▶ _Text shown_:
━━━━━━━━━━━━━━━━━━━━

We can also define functions. Recall that employee.salary was defined as numeric(10,2).

create or replace function getsal(name varchar) returns numeric
as
$$
    select e.salary from employee e where e.lname = name;
$$
language sql;

select getsal('Wong');

drop function getsal(varchar);

A function is a procedure if it returns void.

We use create or replace here because functions, unlike tables, are frequently redefined. If we'd just used create, we'd have to drop the function before redefining it.

We can also use the language PL/pgsql, which has some extensions. We specify it with language plpgsql. The main advantage lies in communicating with a remote database server. Using the SQL language means that each individual query has to be sent to the server for execution; PL/pgsql effectively batches the different queries.

Here are two functions that might be used to do grade calculations using the University database. The first compares two grades. We should get grade_less('B+','A-') = true, grade_less('B','B+') = true, etc. It illustrates declarations, substrings and if/elsif/else/end-if blocks

-- implements < operator for grades
create or replace function grade_less(g1 varchar, g2 varchar) returns boolean
as
$$
DECLARE
    l1 char;        -- the letter, 'A', 'B', etc
    l2 char;
    mod1 char;      -- the modifier, '+' or '-'
    mod2 char;
BEGIN
    l1 := upper(substring(g1 from 1 for 1));      -- 1st char of string is position 1
    l2 := upper(substring(g2 from 1 for 1));    -- we take 1 char starting at position 1
    if    l1 < l2 then return false;        -- 'A' is a better grade than 'B'
    elsif l1 > l2 then return true;
    end if;
    -- now we know l1 = l2
    if char_length(g1) >= 2 then
        mod1 := substring(g1 from 2 for 1);
    else
        mod1 := ' ';
    end if;
    if char_length(g2) >= 2 then
        mod2 := substring(g2 from 2 for 1);
    else
        mod2 := ' ';
    end if;
    if    mod1 = mod2 then return false;
    elsif mod1 = '-' then return true;
    elsif mod2 = '+' then return true;
    else return false;
    end if;
END;
$$
language plpgsql;

To test this, try

select grade_less('B+','A-');
select grade_less('B','B+');

The next function converts letter grades to a numeric form: 'B+' is 3.333, etc. Instead of using the previous function, we could also use the one below, and then compare the results numerically:

create or replace function grade_num(g varchar) returns real
as
$$
declare
    num real;
    letter char;
    mod char;
begin
    letter := upper(substring(g from 1 for 1));
    if    letter = 'A' then num:= 4.0;
    elsif letter = 'B' then num := 3.0;
    elsif letter = 'C' then num := 2.0;
    elsif letter = 'D' then num := 1.0;
    elsif letter = 'F' then return 0;
    end if;
    if char_length(g) = 1 then return num;
    end if;
    mod := substring(g from 2 for 1);
    if    mod = '+' then return num + 1.0/3;
    elsif mod = '-' then return num - 1.0/3;
    else return num;
    end if;
end;
$$
language plpgsql;

See sql2.html#universal_quantification for an application of these functions.

━━━━━━━━━━━━━━━━━━━━

▶ _Exercise requirements_: Reproduce the part of the text on SQL functions that runs from "drop function getsal(varchar);" up to and including "before redefining it.", keeping every character unchanged.

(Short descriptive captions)

━━━━━━━━━━━━━━━━━━━━

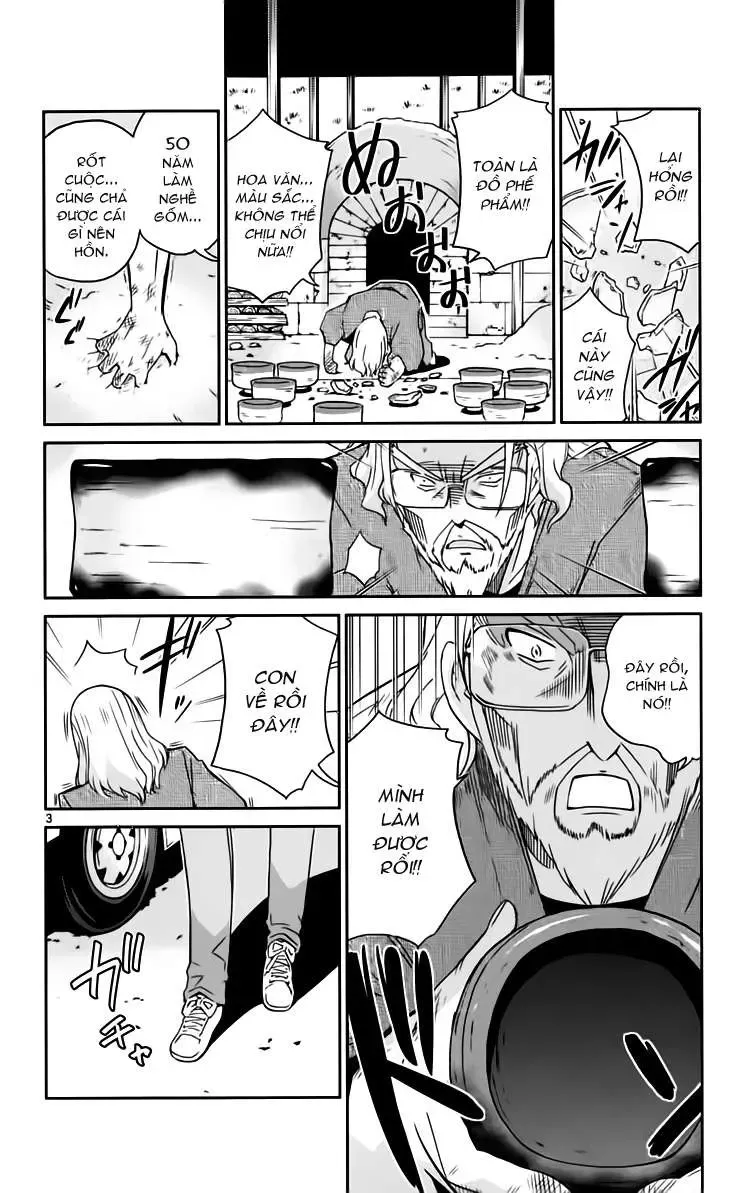 The World God Only Knows Chapter 66 - Trang 5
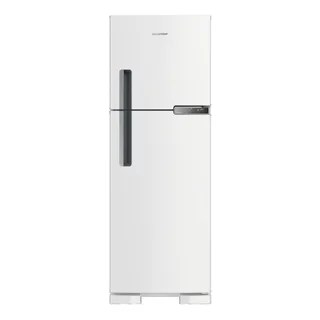 Brastemp Brm44h Geladeira Frost Free Duplex 375 Litros Cor Branco 127v Brastemp Brm44h Geladeira Frost Free Duplex 375 Litros Cor Branco 127v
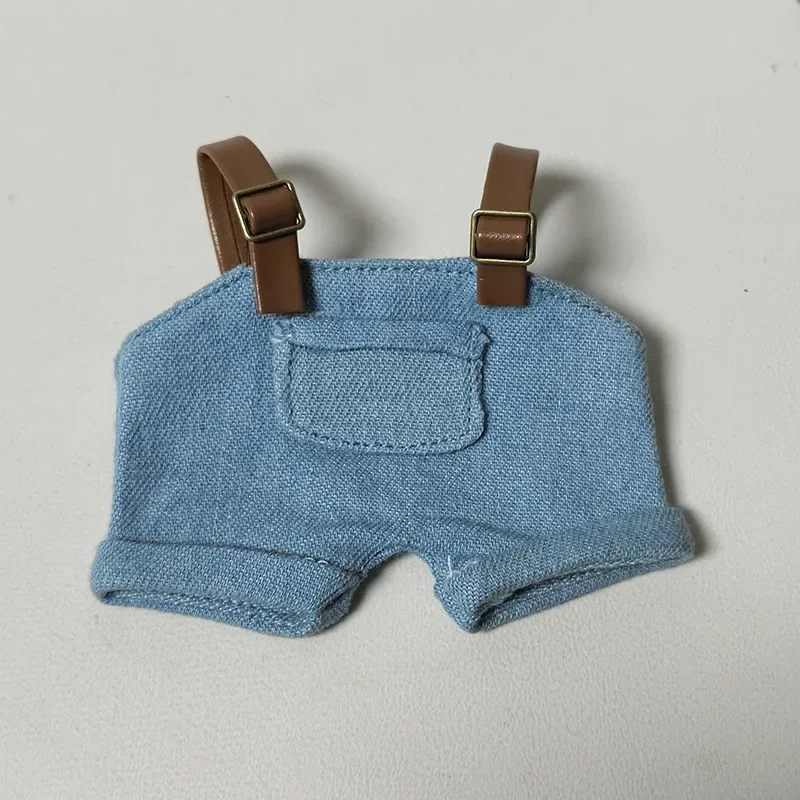 Labubu Puppenkleidung Hoodie Labubu Idol V1 V2 Puppen Kleidung Zubehör 15/17cm Plüschpuppe Universal – Detail 11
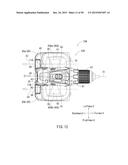 ELECTRICAL POWER TOOL diagram and image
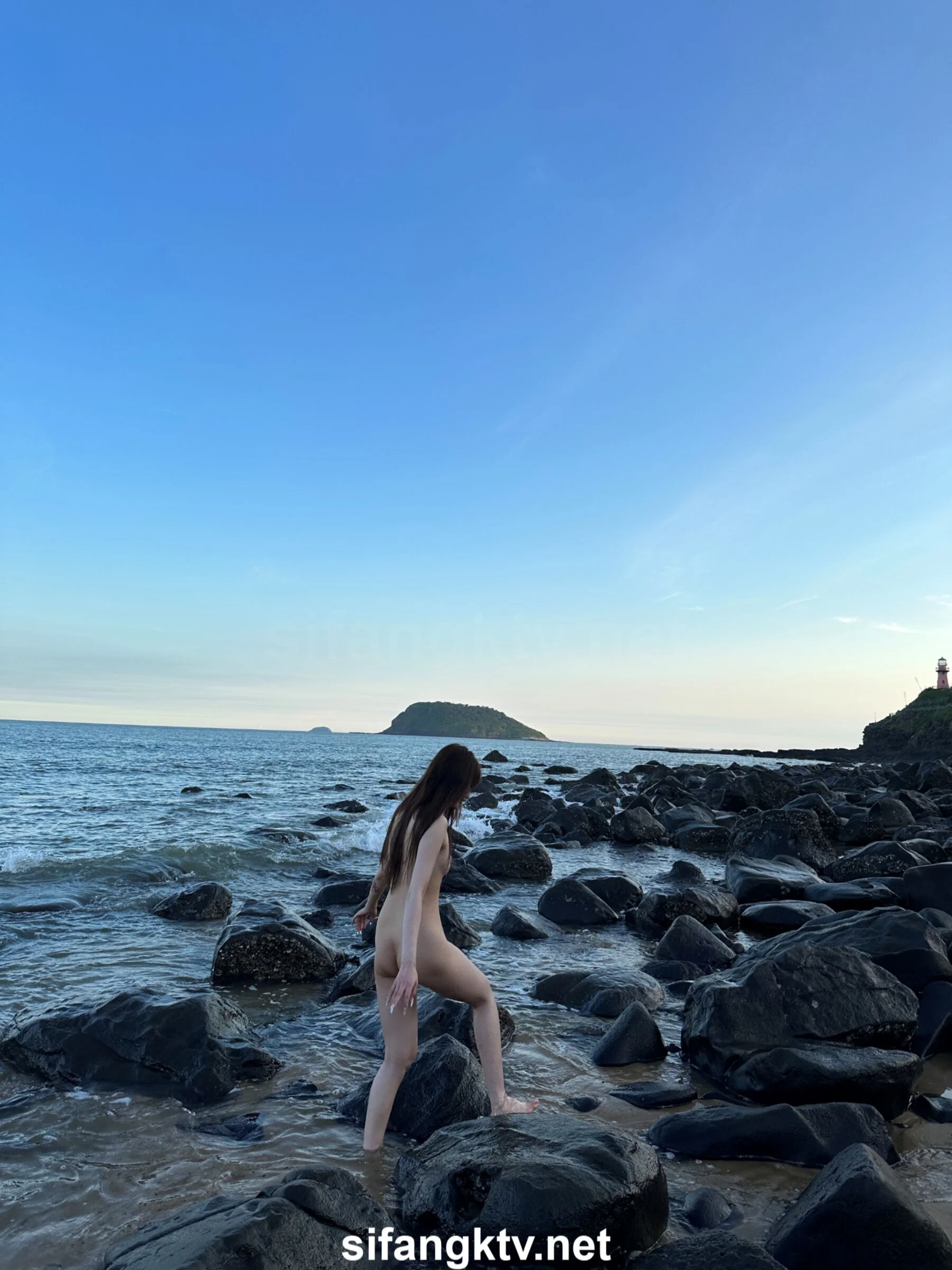 国模小初大尺度人体私拍套图 - Photo 655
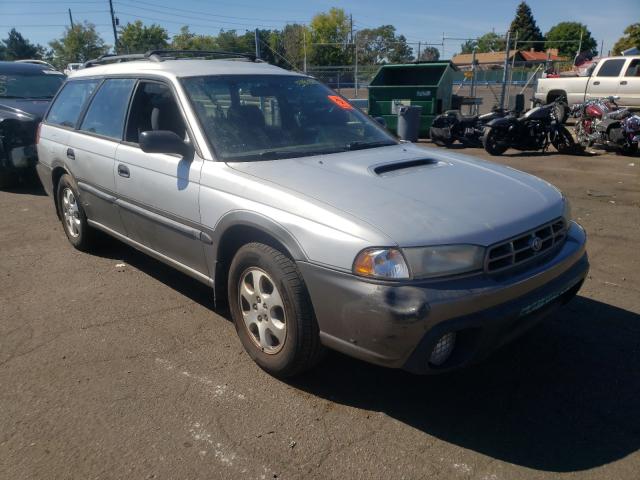Photo 1 from auction – 1999 SUBARU LEGACY OUT with VIN 4S3BG6859X7611069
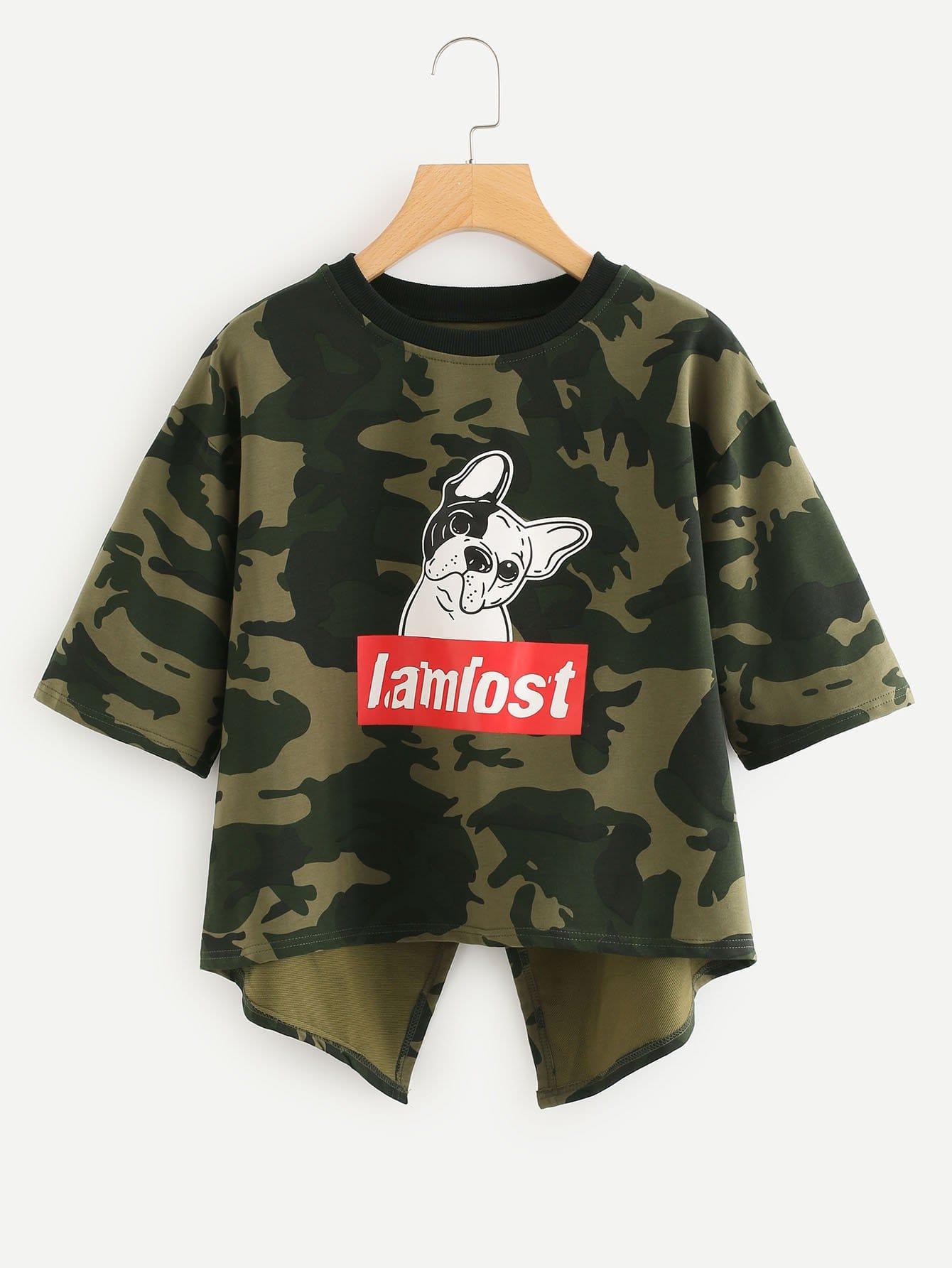 футболка SheIn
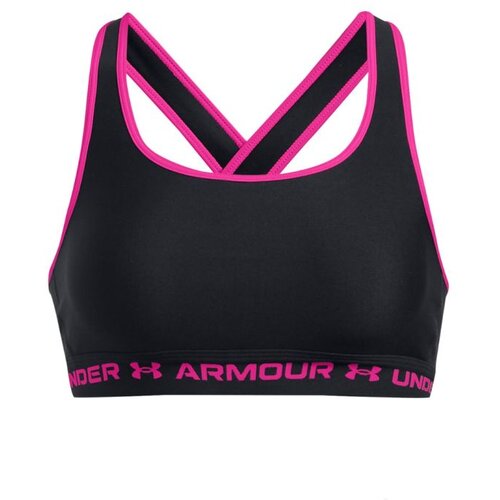 Under Armour Crossback mid bra Cene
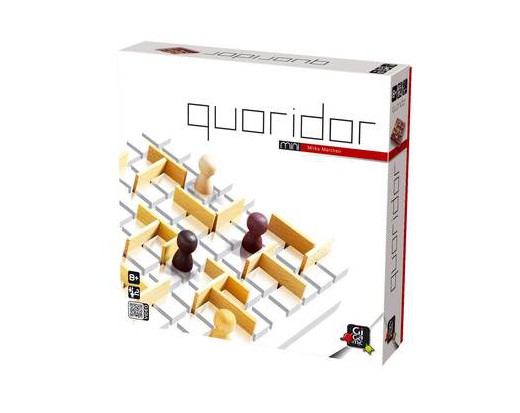 Jeux de societe quoridor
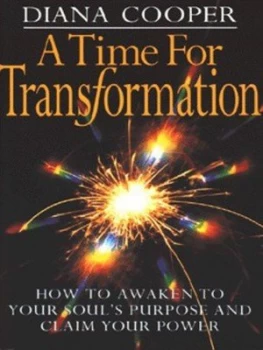 Image of A Time for Transformation by Diana Cooper Paperback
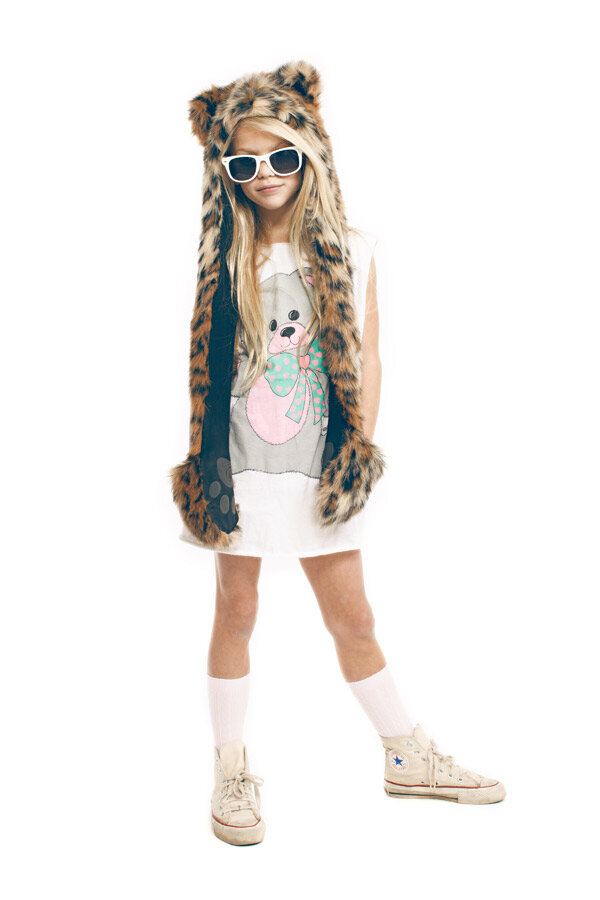 Spirithoods Kids Campaign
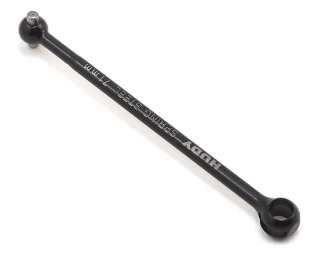 Picture of XRAY 71mm Rear Drive Shaft w/2.5mm Pin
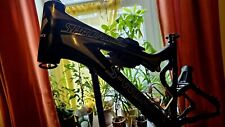 Specialized S-Works Carbon StuntJumper Frameset - Medium 26" 25th Anniversary Ed, used for sale  Shipping to South Africa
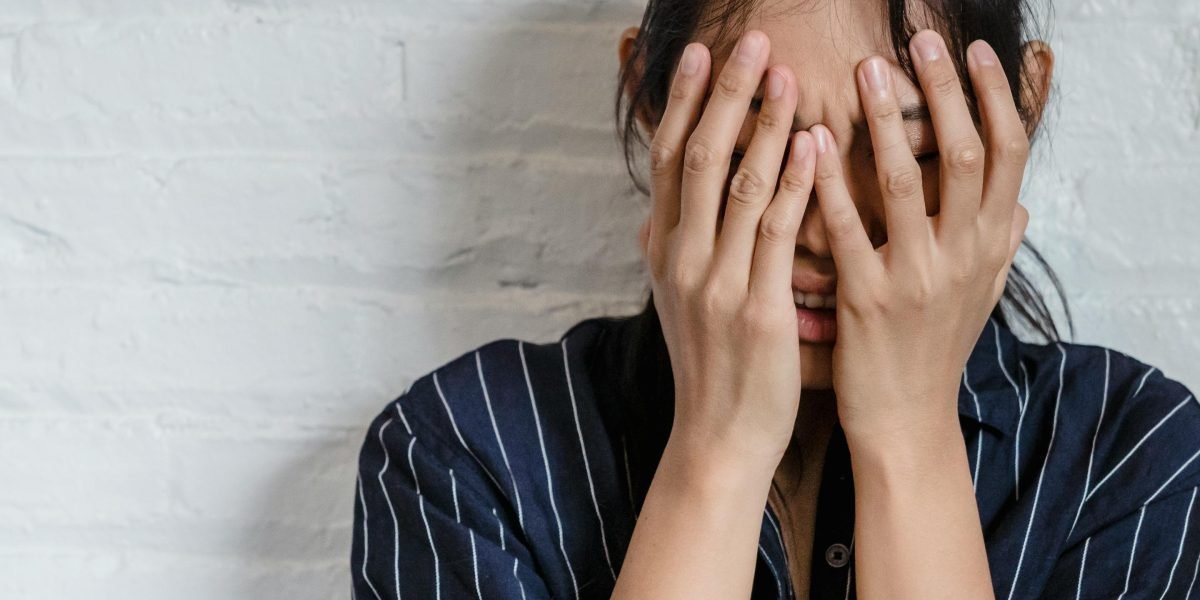 Chronic anxiety can manifest as persistent worry and discomfort.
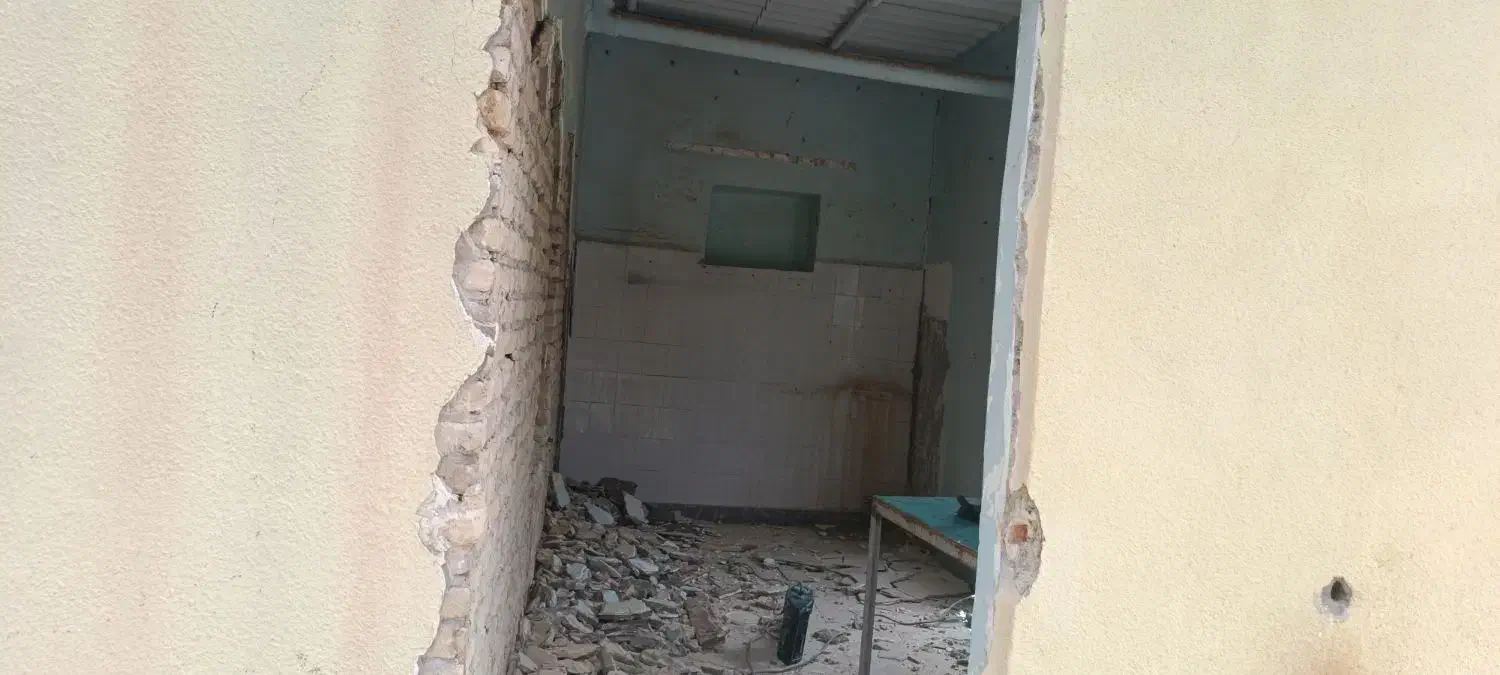 تخریب کاری|خدمات پیشه و مهارت|دزفول, |دیوار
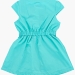 Платье для девочек Mini Maxi, модель 4460, цвет бирюзовый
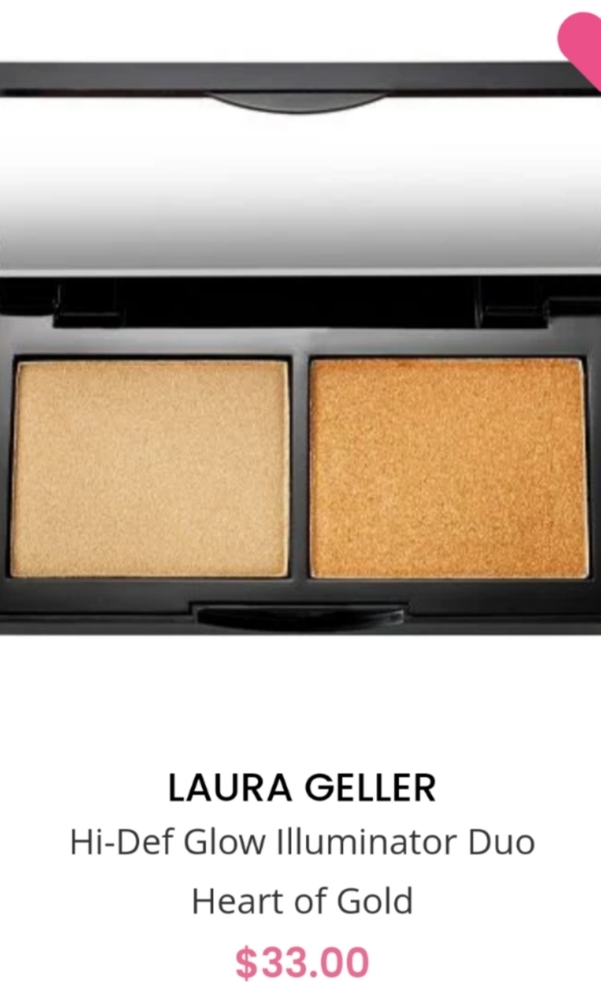 LAURA GELLERHi-Def Glow Illuminator Duo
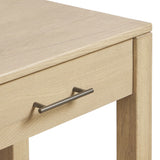 Blake Console Table, Washed Ash by Four Hands-Furniture - Accent Tables-High Fashion Home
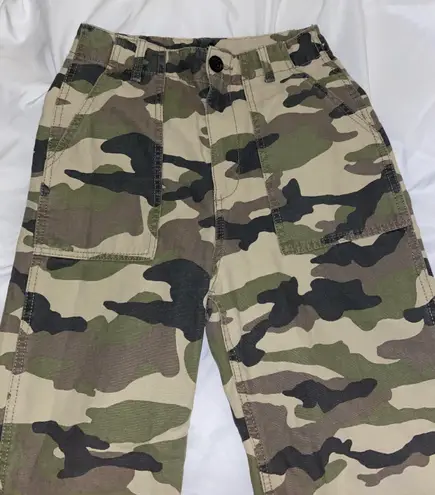 H&M Camo Pants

━━━━━━━━━━━━━━━━━━━━

▶ _Exercise result_:
drop function getsal(varchar);

A function is a procedure if it returns void.

We use create or replace here because functions, unlike tables, are frequently redefined. If we'd just used create, we'd have to drop the function before redefining it.